## Recorded information

****************************************

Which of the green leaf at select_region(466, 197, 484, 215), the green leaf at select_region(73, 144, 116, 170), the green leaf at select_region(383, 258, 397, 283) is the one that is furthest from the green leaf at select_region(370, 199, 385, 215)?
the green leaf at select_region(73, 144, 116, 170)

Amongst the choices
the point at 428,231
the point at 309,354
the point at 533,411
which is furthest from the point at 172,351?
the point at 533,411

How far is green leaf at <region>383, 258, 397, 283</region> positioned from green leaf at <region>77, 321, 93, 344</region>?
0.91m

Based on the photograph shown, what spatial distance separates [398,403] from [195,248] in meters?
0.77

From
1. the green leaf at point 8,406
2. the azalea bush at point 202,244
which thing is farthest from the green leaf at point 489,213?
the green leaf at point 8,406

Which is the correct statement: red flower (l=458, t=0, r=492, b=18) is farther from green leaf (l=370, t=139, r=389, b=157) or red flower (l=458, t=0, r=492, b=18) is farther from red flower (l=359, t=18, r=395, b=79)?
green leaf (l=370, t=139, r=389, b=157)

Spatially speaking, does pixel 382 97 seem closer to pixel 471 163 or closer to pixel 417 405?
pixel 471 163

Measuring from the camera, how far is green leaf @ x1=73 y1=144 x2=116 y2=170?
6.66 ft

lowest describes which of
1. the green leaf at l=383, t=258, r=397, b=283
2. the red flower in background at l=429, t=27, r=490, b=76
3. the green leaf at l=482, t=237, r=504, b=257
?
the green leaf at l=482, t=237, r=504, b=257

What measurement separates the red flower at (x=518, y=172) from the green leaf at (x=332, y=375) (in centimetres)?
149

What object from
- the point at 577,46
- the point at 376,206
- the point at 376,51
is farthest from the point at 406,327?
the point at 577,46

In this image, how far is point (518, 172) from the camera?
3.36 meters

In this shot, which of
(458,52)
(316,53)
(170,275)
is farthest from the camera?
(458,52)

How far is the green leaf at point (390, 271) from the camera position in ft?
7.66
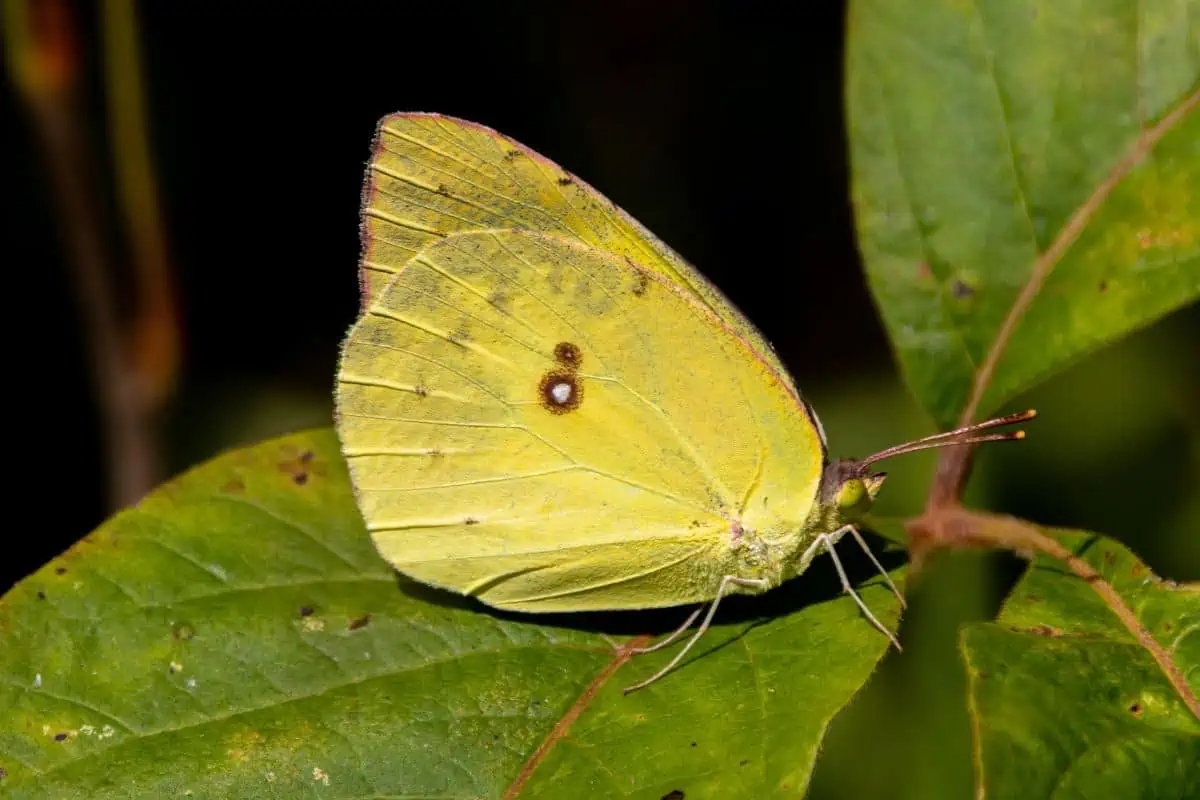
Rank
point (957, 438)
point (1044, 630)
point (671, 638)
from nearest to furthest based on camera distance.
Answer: point (1044, 630)
point (671, 638)
point (957, 438)

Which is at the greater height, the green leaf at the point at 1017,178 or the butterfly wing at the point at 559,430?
the green leaf at the point at 1017,178

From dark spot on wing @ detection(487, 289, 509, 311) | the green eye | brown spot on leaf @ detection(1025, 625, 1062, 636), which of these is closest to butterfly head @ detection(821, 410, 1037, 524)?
the green eye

****************************************

## Goal
Reproduce the lines of the listing above as a Markdown table, starting at the line containing "What object from" and ending at the line containing "3.36 meters". Use the columns Row (numbered from 1) and Line, and leave out blank lines.

## Output below
| Row | Line |
|---|---|
| 1 | What object from |
| 2 | - the point at 577,46 |
| 3 | - the point at 376,206 |
| 4 | - the point at 376,51 |
| 5 | is farthest from the point at 406,327? |
| 6 | the point at 577,46 |
| 7 | In this image, how far is point (518, 172) from the camera? |
| 8 | 3.36 meters |